#### ФРАГМЕНТ ТЕКСТА
╭──

Мы узнаем в этом направленность духа народа, который, видимо, и научил человечество исследовать природу — в человеке и вокруг человека; а это значит, что народ этот был первым, кто даровал человечеству идею природы — такой, какой мы ее хорошо знаем сегодня.
4
Опыт, история и этнология учат нас, что мир может представать человеческим душе и сердцу в разнообразных обличьях. Среди прочих возможных форм восприятия или образов мышления особенно выделяются два, требующих особого внимания уже потому, что оба они в той или иной мере присутствуют везде и в любую эпоху, как бы ни разнилась при этом степень их внешней значимости. Один из этих образов мышления можно назвать объективным или рациональным — если понимать последнее выражение не только в смысле рассудочной расчетливости. Предмет такого мышления — природная действительность; оно стремится измерить составляющие этой действительности вширь и вглубь, почтительно изучить ее формы и значения.

╰──

#### ЗАДАНИЕ A
Как во фрагменте предлагается назвать один из двух образов мышления?
#### ЗАДАНИЕ B
Воспроизведите без изменений часть фрагмента от слов «Мы узнаем в» до слов «хорошо знаем сегодня.» включительно.
Для ответов используйте только фрагмент текста.

#### ВЫДЕРЖКА ИЗ ДАННЫХ
╭──

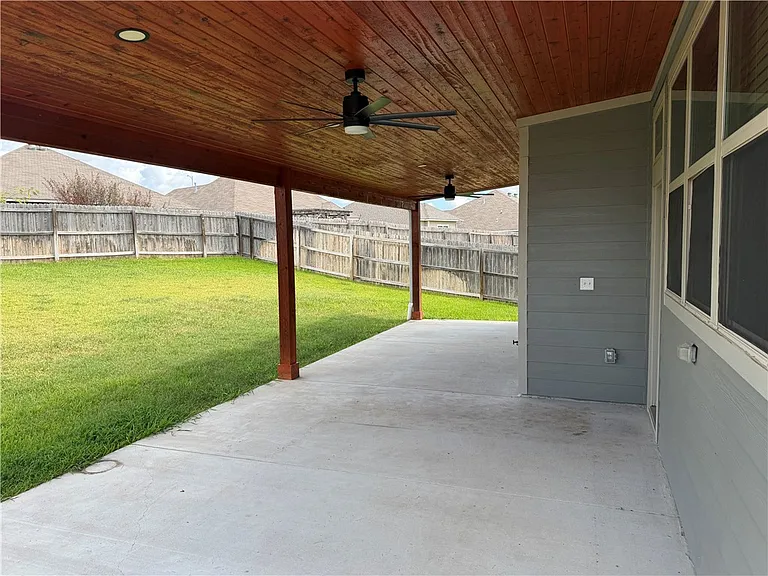 2071 Positano Loop — Photo 3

╰──

#### ОТВЕТ A
Объективным или рациональным.

#### ОТВЕТ B
Мы узнаем в этом направленность духа народа, который, видимо, и научил человечество исследовать природу — в человеке и вокруг человека; а это значит, что народ этот был первым, кто даровал человечеству идею природы — такой, какой мы ее хорошо знаем сегодня.